7.16.2014

Staff Picks Highlighted : Brett's Shelf

  

Summer is a great time to read!  Winter is nice beside the woodstove, but there’s also nothing like reading after a vigorous day in the garden or swimming in a spring-fed lake.  Akhil Sharma’s Family Life is hands-down one of the best novels I’ve read in years.  Utterly unsentimental, written in beautiful and economic prose, this novel is a gem nine years in the writing.  






Jeffrey Lent’s In the Fall remains one of my favorite novels, and certainly what I would call the quintessential Vermont novel.  Steeped in history, love of landscape, and deftly written, this novel has depth and beauty like few others.  I would love to read this novel for the first time again.  






Nathaniel Philbrick’s Why Read Moby-Dick inspired me to read Moby-Dick again.  Philbrick, of Mayflower fame, has written a little book to accompany a very large book, and whether you read the large book or not, Philbrick’s little one is a pleasure for any lover of literature.  On the subject of classics, I’d like to put in a plug for our growing shelf of classic literature in the fiction section.  Many of this novels – Grapes of Wrath, Jane Eyre, Lolita – have already generated so much discussion in the bookstore.  Of particular interest to me was the Bronte versus Austen debate.

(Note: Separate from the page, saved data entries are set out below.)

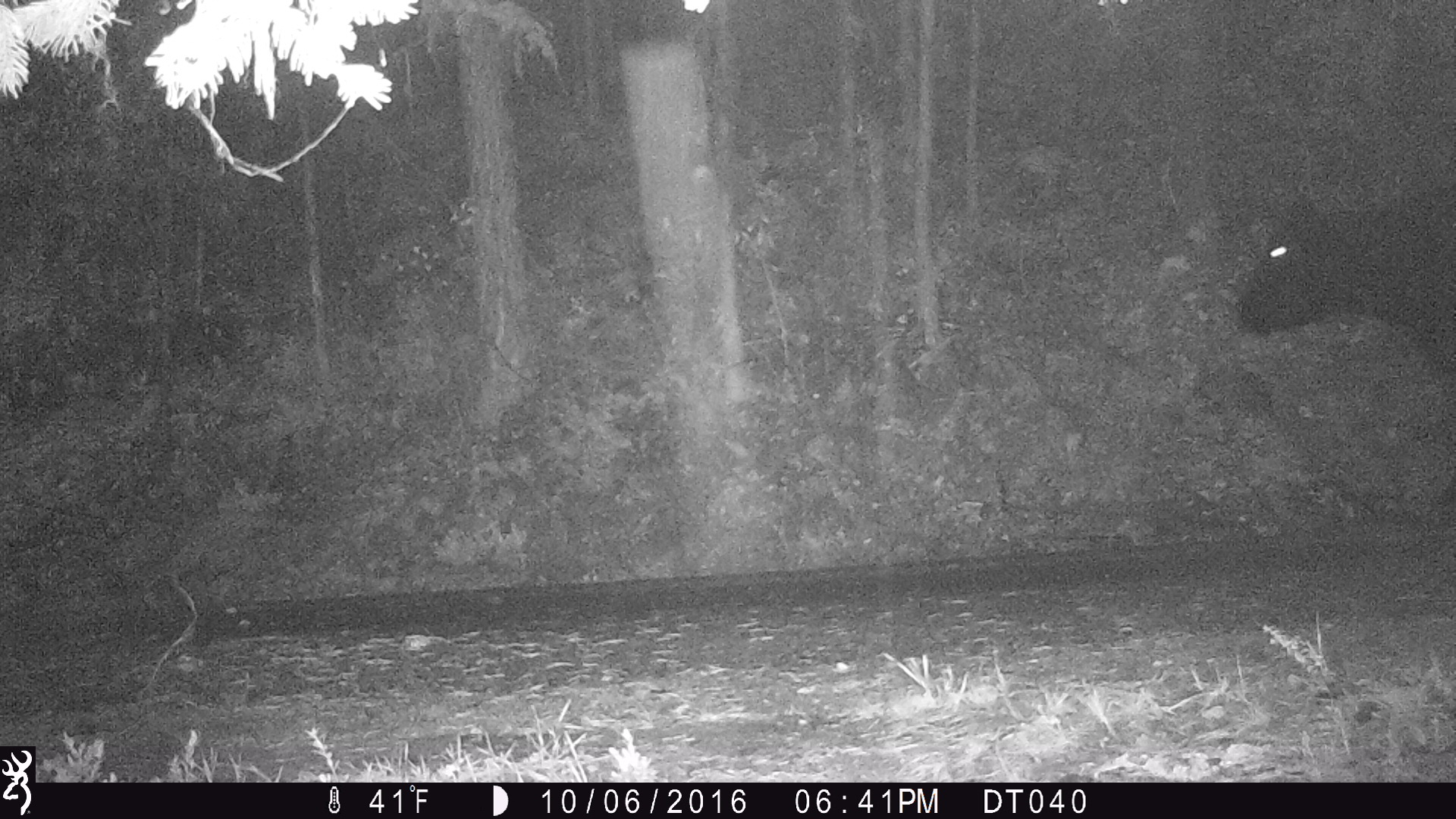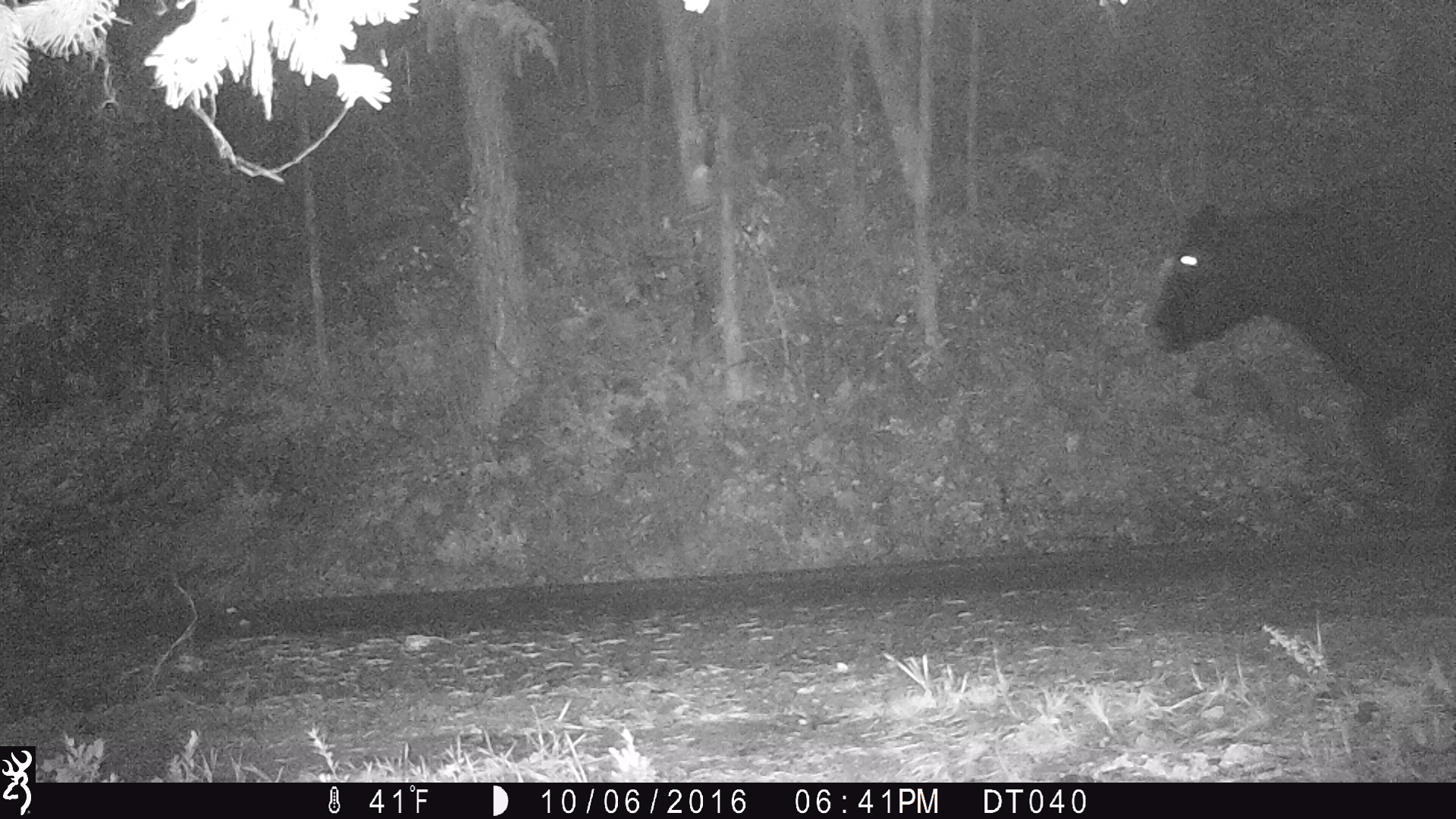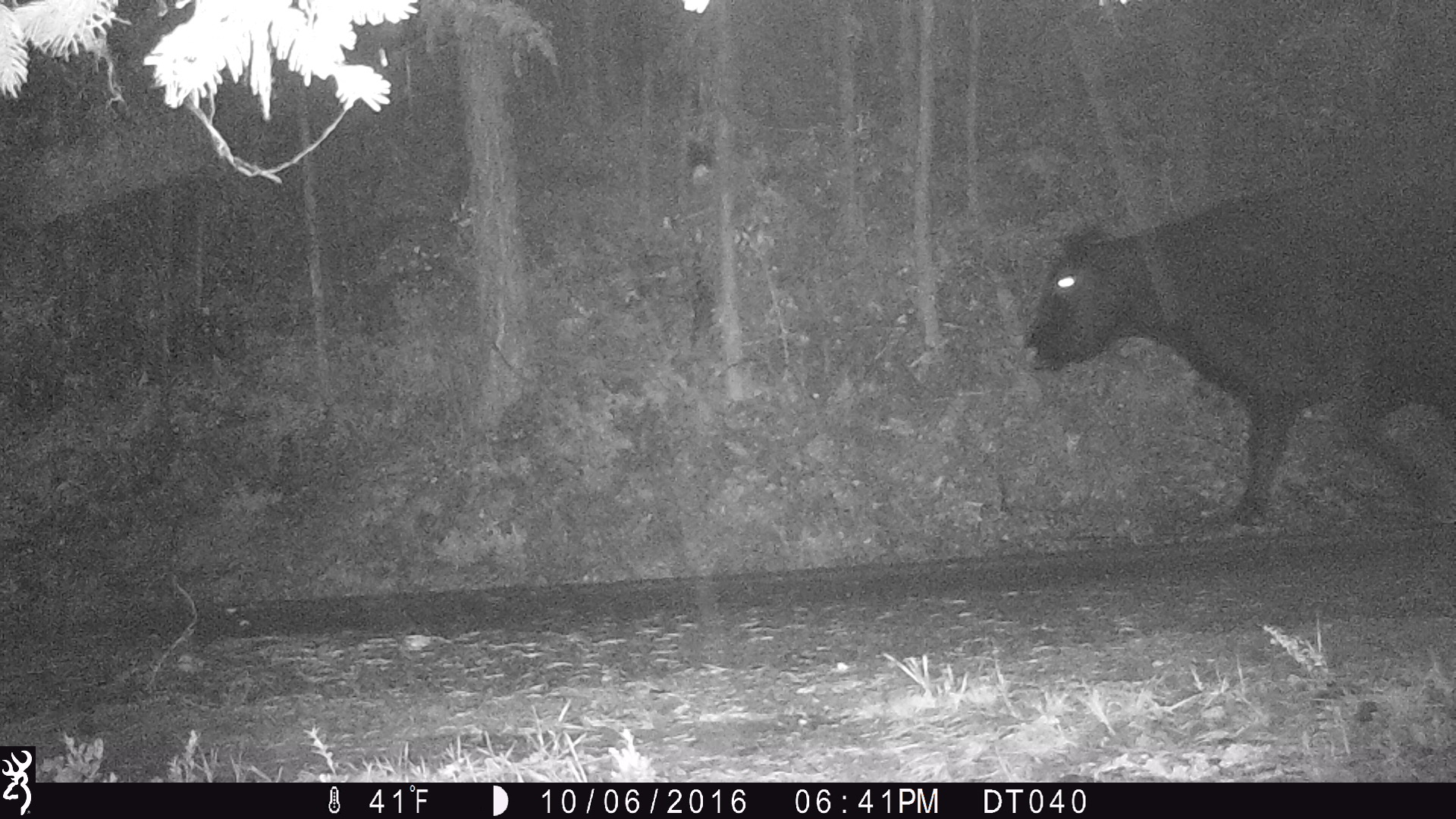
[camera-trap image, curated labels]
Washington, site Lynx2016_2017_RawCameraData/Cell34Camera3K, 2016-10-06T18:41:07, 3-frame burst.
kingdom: Animalia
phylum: Chordata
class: Mammalia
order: Artiodactyla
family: Bovidae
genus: Bos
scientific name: Bos taurus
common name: domestic cattle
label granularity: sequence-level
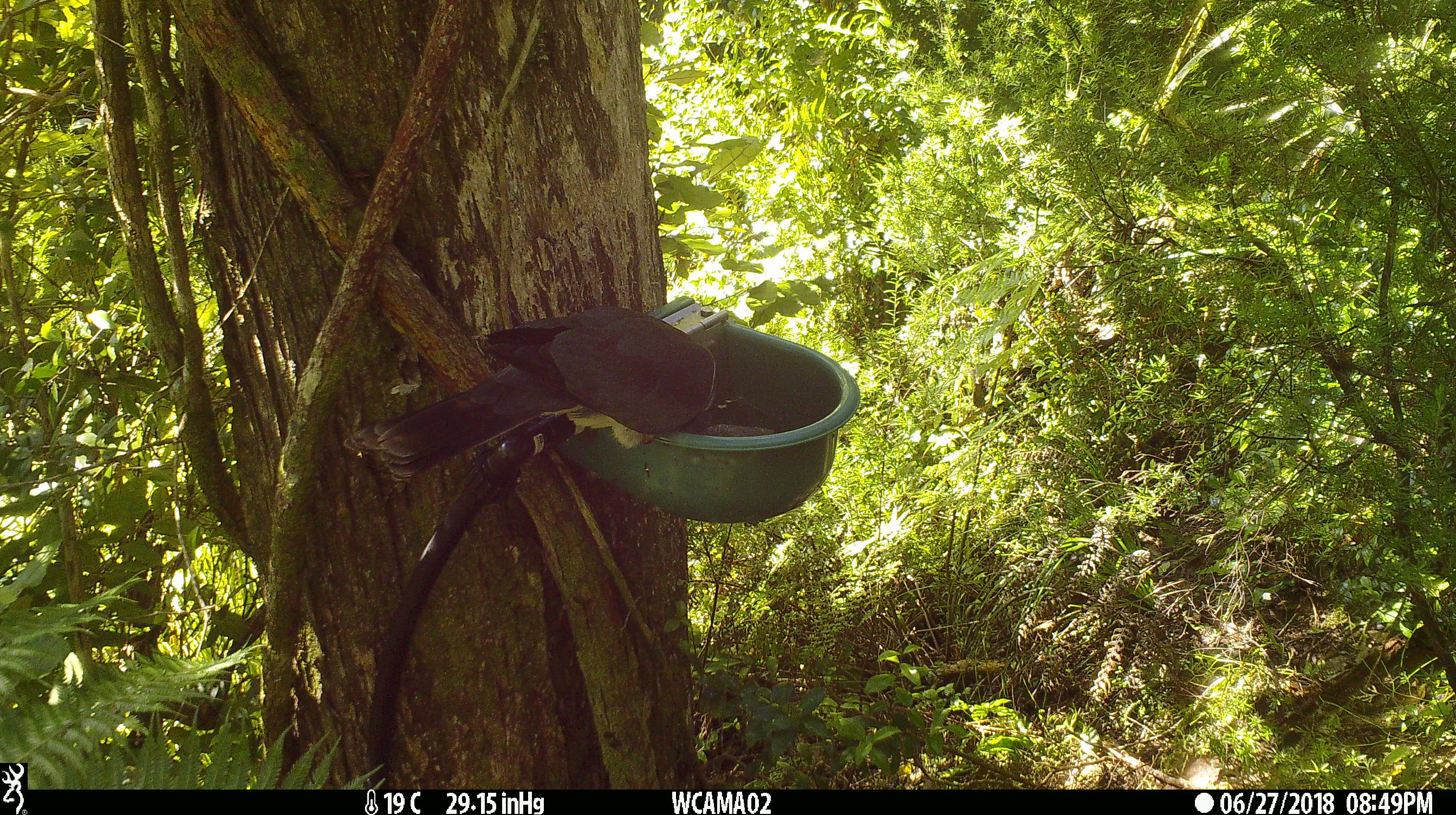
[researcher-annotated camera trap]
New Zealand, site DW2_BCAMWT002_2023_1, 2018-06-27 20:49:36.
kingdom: Animalia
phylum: Chordata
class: Aves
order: Columbiformes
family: Columbidae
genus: Hemiphaga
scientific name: Hemiphaga novaeseelandiae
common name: new zealand pigeon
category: kereru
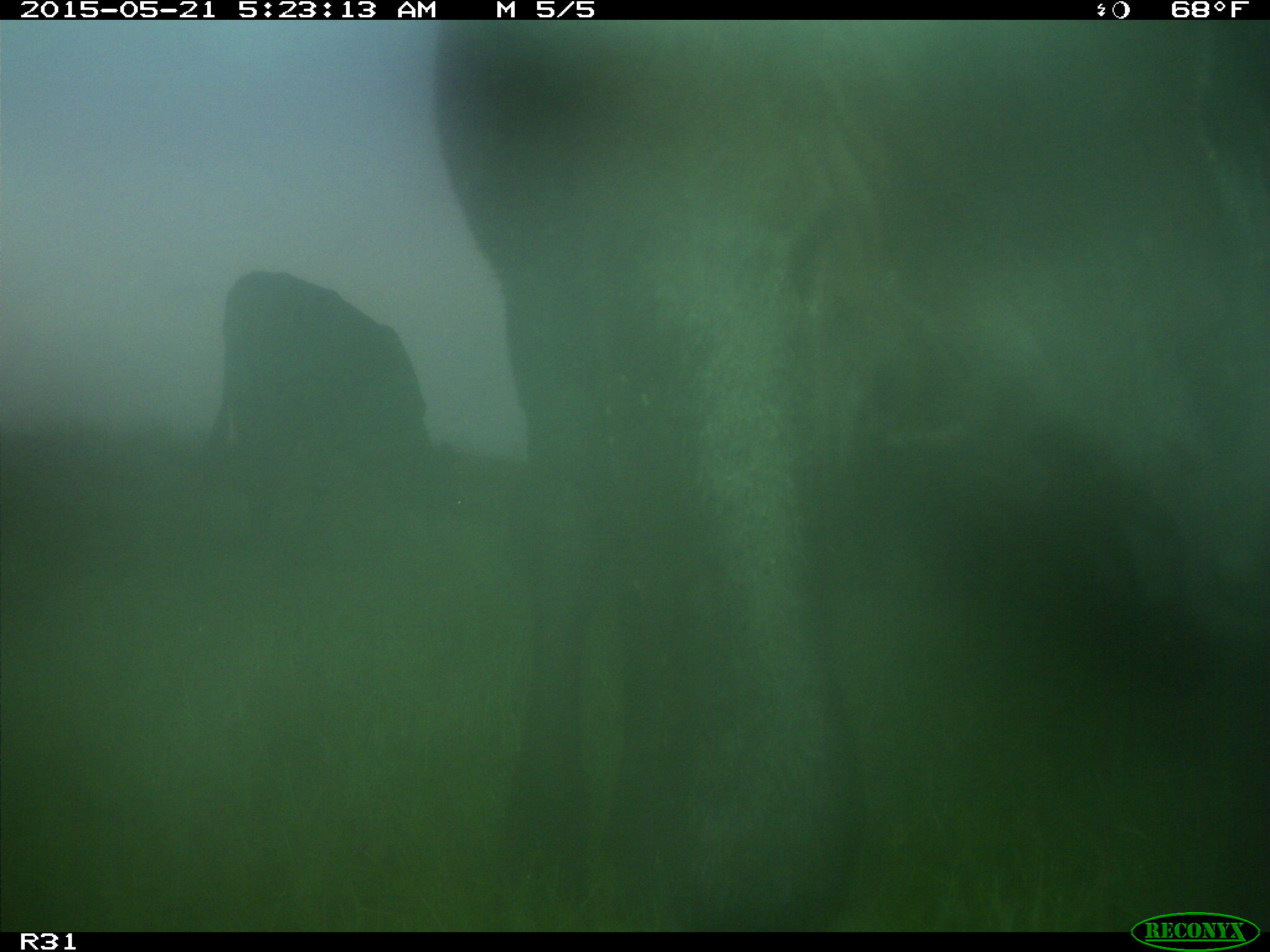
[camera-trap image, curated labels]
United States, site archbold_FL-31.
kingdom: Animalia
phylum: Chordata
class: Mammalia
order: Artiodactyla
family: Bovidae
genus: Bos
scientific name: Bos taurus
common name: domestic cow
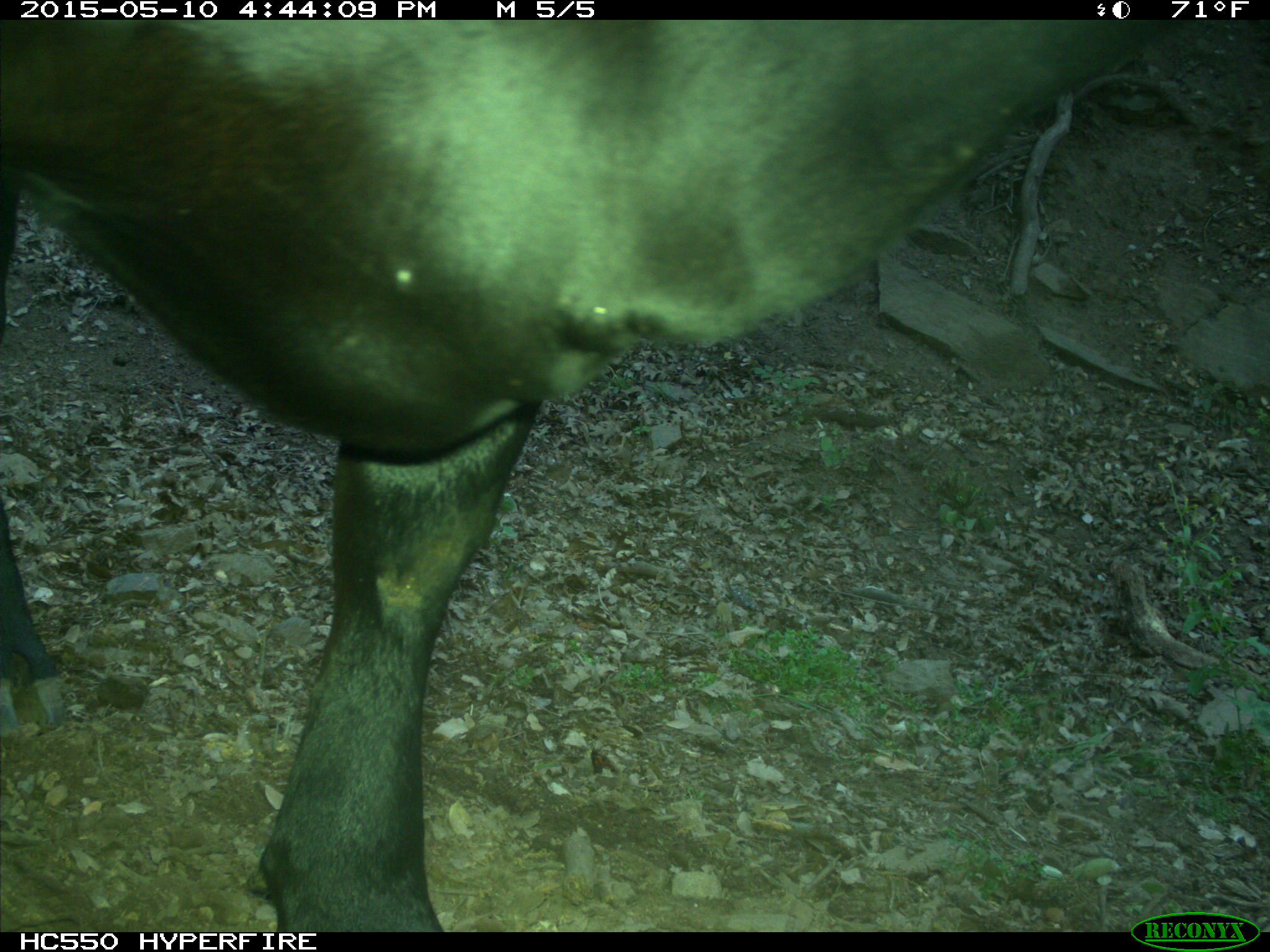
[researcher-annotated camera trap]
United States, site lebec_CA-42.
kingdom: Animalia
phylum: Chordata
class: Mammalia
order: Artiodactyla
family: Bovidae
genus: Bos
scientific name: Bos taurus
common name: domestic cow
Bos taurus (domestic cow).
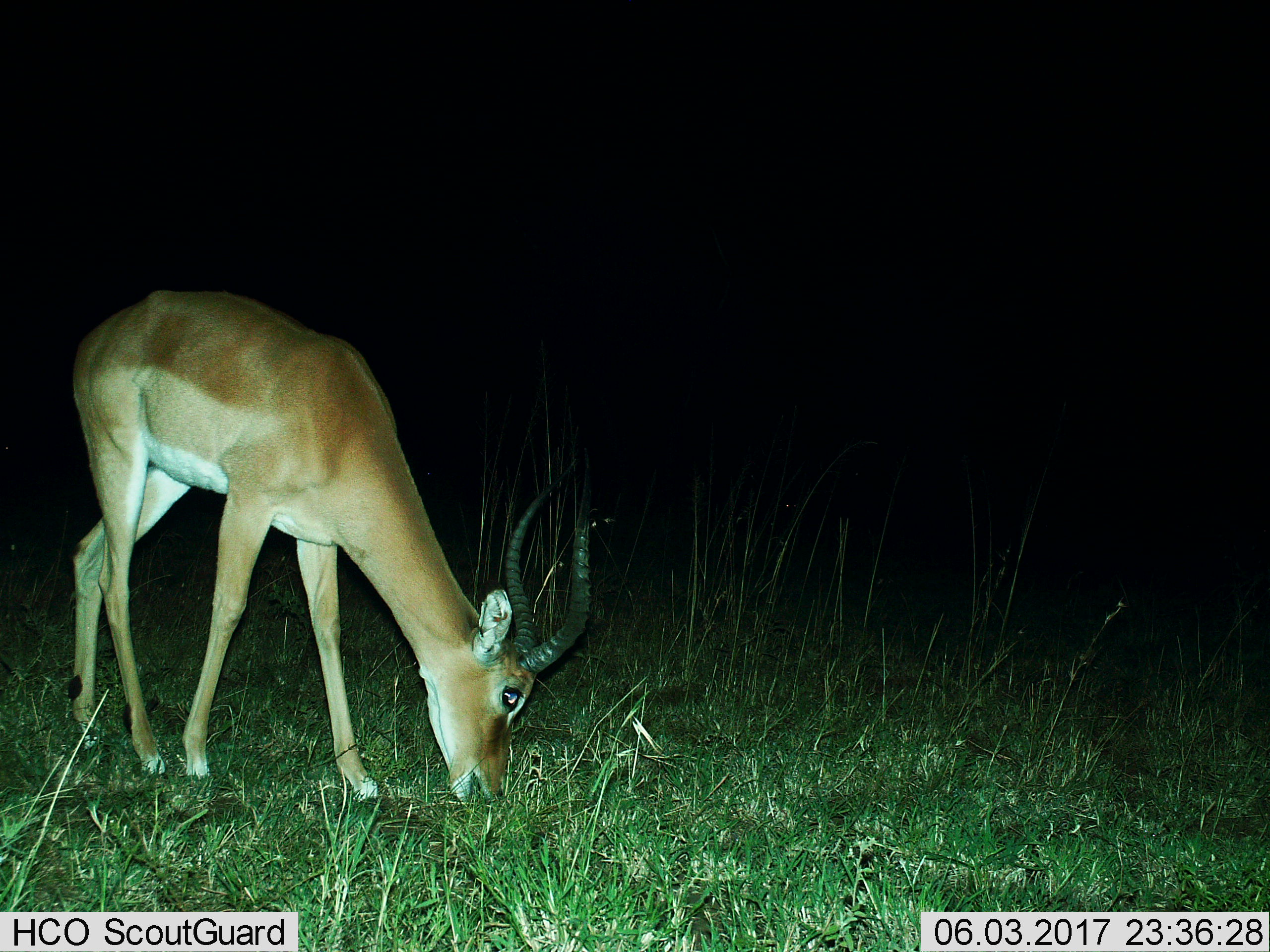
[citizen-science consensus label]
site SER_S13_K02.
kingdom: Animalia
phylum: Chordata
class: Mammalia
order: Artiodactyla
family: Bovidae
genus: Aepyceros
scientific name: Aepyceros melampus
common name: impala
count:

Don’t let this pristine and lovely summer pass by without reading poetry.  Vermont’s David Budbill writes,
Summer’s here and we can hike the peaks again,
have lunch on the mountaintops, look down

on the backs of circling hawks and laze away
the afternoon watching blue-hazy, distant hills.
Budbill’s poems capture the grit and beauty of living in these mountains.  While We’ve Still Got Feet is one of a number of Budbill’s books in the Galaxy.  Janisse Ray’s A House of Branches is a fine book of poetry, but I especially want to point readers to her last poem in the collection, “Courage,” with a loon metaphor.  

Last, let me put in a word for various works of literature well-worth the read:  for fiction, Laxness’s Icelandic novel Independent People, True Grit, Love in the Time of Cholera, The Road, and Catch-22. For non-fiction aficionados, Beyond the Beautiful Forevers, The Autobiography of Malcolm X, and Brain on Fire.  My fifteen-year-old daughter is reading Twelve Years a Slave and my nine-year-old daughter Roald Dahl.  How’s that for diversity?  Come in and share your own favorites.  We’re always happy to hear what people are reading!